William Nappin

William James Nappin (spelt Napping on the Belton war memorial) was born in Douglas, Isle of Man, c1889.  The family moved around, following his father’s trade as a professional gardener.  William too became a gardener and in 1911 he was living near Nantwich, Cheshire, where he was probably working at Stapeley Old Hall.

By 1914 he was working in the gardens at Belton House and (along with Charles Saxelby and Frederick Mears) he joined 6th Battalion, Lincolnshire Regiment in August.  However, he was discharged in October as ‘not likely to become an efficient soldier’ due (at least in part) to a hernia.

In early 1916 he was still at Belton.  However, as the need for manpower increased later in the war he must have been called up, as in October 1917 he was serving in France with 1st Battalion, Hampshire Regiment.   

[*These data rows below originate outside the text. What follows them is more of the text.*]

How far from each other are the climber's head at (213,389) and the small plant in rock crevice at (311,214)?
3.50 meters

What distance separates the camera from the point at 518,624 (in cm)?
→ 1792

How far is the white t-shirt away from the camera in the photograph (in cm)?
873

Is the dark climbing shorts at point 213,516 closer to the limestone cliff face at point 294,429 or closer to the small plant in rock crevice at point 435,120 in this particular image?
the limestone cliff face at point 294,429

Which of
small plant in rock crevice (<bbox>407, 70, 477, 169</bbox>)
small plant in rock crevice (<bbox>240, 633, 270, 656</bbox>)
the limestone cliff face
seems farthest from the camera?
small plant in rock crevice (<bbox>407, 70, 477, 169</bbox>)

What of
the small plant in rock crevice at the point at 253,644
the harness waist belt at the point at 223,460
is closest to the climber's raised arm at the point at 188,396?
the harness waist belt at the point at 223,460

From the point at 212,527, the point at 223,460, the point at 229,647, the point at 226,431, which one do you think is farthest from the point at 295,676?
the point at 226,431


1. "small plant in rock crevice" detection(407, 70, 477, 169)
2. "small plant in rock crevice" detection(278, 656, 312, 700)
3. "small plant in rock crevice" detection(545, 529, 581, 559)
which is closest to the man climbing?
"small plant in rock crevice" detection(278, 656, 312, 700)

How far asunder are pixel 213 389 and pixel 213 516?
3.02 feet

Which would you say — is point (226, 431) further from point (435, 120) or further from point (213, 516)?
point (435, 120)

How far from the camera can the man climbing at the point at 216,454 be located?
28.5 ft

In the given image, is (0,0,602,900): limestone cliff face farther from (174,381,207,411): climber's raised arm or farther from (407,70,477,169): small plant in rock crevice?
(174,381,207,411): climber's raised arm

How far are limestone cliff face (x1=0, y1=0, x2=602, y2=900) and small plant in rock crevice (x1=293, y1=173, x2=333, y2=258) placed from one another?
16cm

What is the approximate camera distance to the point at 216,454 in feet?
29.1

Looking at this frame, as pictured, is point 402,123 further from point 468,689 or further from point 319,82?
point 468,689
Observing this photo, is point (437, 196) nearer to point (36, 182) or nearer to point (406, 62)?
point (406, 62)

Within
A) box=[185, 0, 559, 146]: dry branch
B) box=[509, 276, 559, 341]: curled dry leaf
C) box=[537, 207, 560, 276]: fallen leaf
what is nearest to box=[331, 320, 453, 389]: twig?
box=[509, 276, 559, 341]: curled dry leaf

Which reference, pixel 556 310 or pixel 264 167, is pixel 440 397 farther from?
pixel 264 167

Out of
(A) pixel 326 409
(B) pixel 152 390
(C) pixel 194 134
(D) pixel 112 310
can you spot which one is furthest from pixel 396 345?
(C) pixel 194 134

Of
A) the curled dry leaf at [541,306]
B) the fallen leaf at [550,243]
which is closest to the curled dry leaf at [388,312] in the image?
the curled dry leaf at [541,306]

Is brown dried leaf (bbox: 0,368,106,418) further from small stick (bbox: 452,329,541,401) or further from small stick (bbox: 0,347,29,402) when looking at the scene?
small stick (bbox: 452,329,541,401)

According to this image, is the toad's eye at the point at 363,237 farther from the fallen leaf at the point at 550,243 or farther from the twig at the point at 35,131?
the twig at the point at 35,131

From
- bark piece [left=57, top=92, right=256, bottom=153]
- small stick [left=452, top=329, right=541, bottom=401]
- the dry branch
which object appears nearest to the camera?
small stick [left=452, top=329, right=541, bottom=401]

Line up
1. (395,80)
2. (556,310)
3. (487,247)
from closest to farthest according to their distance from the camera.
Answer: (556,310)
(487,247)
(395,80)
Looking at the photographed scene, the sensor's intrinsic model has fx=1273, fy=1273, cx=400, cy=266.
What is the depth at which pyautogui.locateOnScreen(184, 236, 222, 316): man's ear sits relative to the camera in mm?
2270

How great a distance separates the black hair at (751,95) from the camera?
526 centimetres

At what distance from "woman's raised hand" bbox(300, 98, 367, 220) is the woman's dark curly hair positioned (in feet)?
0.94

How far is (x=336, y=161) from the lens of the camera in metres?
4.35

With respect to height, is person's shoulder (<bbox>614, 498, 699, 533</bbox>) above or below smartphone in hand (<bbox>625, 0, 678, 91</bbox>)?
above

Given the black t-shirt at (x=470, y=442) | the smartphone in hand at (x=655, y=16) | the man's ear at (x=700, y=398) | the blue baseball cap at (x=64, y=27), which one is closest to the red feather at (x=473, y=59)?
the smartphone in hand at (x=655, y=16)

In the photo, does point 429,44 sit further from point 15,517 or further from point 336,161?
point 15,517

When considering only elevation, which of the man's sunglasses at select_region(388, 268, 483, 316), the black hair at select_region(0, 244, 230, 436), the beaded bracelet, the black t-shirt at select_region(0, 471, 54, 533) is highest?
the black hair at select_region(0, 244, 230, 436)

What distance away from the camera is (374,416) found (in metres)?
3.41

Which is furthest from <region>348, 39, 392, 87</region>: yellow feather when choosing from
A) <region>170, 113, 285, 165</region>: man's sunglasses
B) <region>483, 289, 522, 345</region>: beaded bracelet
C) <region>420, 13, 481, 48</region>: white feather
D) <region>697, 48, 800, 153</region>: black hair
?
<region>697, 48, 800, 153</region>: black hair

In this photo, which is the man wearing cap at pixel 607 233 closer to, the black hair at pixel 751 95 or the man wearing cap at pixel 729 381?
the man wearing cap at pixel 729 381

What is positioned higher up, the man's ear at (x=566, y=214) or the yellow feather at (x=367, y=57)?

By this time the Battle of Passchendaele (3rd Ypres) had been in progress for over 2 months. The 1st Hampshires arrived at Proven in the Ypres rear area on 20th Sep 1917 and spent the next week in training.  On 28th they were sent by train from Elverindghe to Roussol Camp, where they were briefed and conducted rehearsals for the coming attack (now known as the Battle of Broodseinde) which was intended to protect the southern flank of the salient and, potentially, achieve a breakthrough.

Starting in the area of Langemarck, the (11th) Brigade was to attack on a narrow front, with 1st Hampshires on the left. The battalion attacked on a two Company front, with each company’s front being 150 yards wide and with the two other companies in close support.  Each battalion was supported by 2 Vickers machine guns, plus a Lewis gun team for anti-aircraft defence and an aeroplane was to overfly the area to observe and report on progress.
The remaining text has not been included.